D'autre part, afin d'éviter toute dérive du concept, les franchiseurs mettent en place des audits réguliers, surprises ou annoncés, afin de contrôler la qualité des prestations et de la gestion. Ceux-ci sont effectués par des conseillers opérationnels ou des consultants en franchise (le titre varie selon les enseignes) qui, outre leur mission de vérification, apportent aussi leur assistance au franchisé afin de trouver les solutions appropriées en cas de difficultés.

Les litiges sérieux avec les franchisés se règlent théoriquement devant le tribunal de commerce mais, dans la plupart des cas, les franchiseurs préfèrent négocier une transaction amiable afin d'éviter une procédure longue et coûteuse.

« Lorsque nous sommes en désaccord avec un franchisé qui désire quitter le réseau, nous demandons à ce dernier de trouver un acquéreur pour reprendre son restaurant, tandis que le siège mène en parallèle une démarche identique pour conserver le fonds de commerce », précise Jean-Louis Mochamps, directeur développement de Domino's Pizza.

Afin de prévenir ce risque, Quick et McDonald's ne pratiquent pas la franchise pure, mais ont préféré opter pour des contrats de location-gérance en devenant dès l'origine propriétaires du fonds de commerce. Cette formule leur permet, en outre, de rester maîtres du choix des emplacements.
 

LES ENSEIGNES INITIENT DE NOUVELLES STRATÉGIES

D'autres variantes peuvent apparaître dans le traitement de la franchise. Ainsi, le groupe Holder recourt à la franchise capitalistique, comme l'explique Eric Botry, directeur de la franchise : « Nous avons pris conscience que, compte tenu de la technicité requise et du niveau de qualité auquel nous voulons maintenir l'enseigne Paul, il nous était impossible de former des franchisés classiques car le risque de dérapage était trop grand. »

Casino Cafétéria (230 unités dont 35 en franchise) combine la location-gérance et la franchise simple. « Nous avons démarré la franchise en confiant des restaurants en location-gérance à des cadres issus de l'entreprise », précise Gilles Moncany, directeur du réseau en franchise. A ce jour, 25 cafétérias sont exploitées dans ce cadre, tandis que huit autres relèvent de la franchise pure.

L'expérience acquise au cours de ces vingt dernières années a permis aux acteurs de la restauration de tirer des leçons sur l'art et la manière de piloter une franchise. Plusieurs enseignes s'intéressent donc à cette formule.

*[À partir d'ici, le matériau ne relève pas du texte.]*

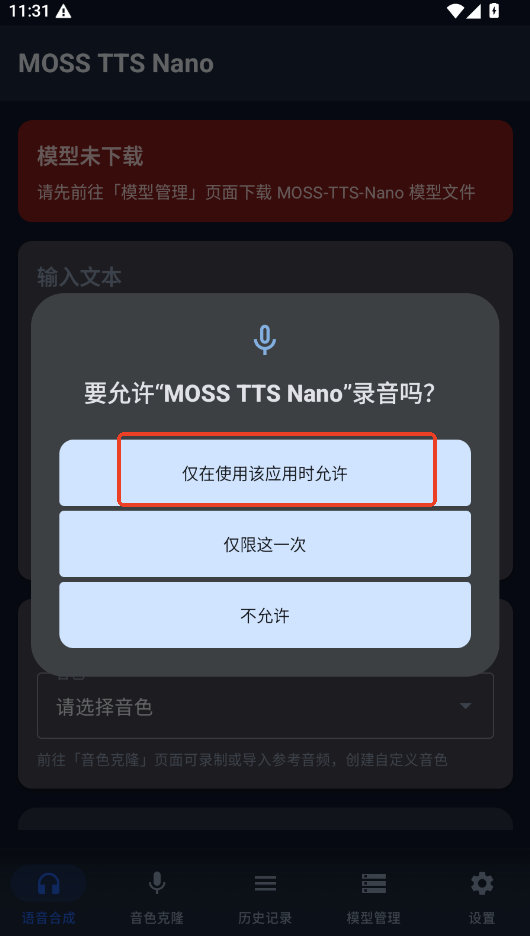 MOSS TTS Nano手机版运行截图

Ainsi, pour Pascale Poinsart, responsable du développement en franchise de La Croissanterie, il s'agit avant tout « de saisir des opportunités d'implantations supplémentaires en recherchant de nouveaux candidats et de s'appuyer aussi sur les franchisés existants pour créer d'autres unités ».

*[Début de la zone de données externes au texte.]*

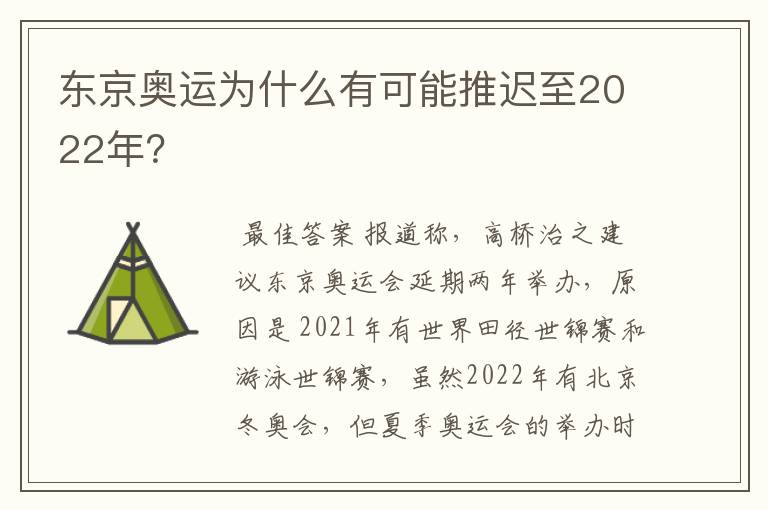 东京奥运为什么有可能推迟至2022年?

Courtepaille, de son côté, compte ouvrir en moyenne dix unités par an en franchise. : « Ce type de développement s'avère pour nous un complément utile en nous donnant la possibilité de saisir des opportunités foncières que nous n'obtiendrions pas par nos seuls moyens », commente Olivier Dutertre, directeur du développement. « Nos interlocuteurs privilégiés demeurent des franchisés Accor qui dirigent déjà des hôtels Ibis ou Etap'hôtel et qui ont le désir de s'adjoindre un restaurant Courtepaille. »

De même, Casino Cafétéria embraye sérieusement sur le développement en franchise depuis trois ans. L'enseigne est passée de 17 franchisés en 2000 à 35 en 2002. Gilles Moncany souhaite aussi franchiser Coeur de Blé l'an prochain. Enfin, Eric Javelle, président de La Brioche Dorée, estime que l'enseigne, avec un concept totalement validé et une excellente rentabilité au mètre carré, est mûre pour la franchise. Il table sur 30 à 40 signatures entre 2003 et 2006.

Reste à savoir si toutes ces ambitions seront satisfaites. Devant l'afflux des propositions, les candidats à la franchise n'ont que l'embarras du choix. Et seules les enseignes s'appuyant sur un concept solide et un contrat transparent vis-à-vis de leurs franchisés pourront recueillir les fruits de ce rapide levier de croissance.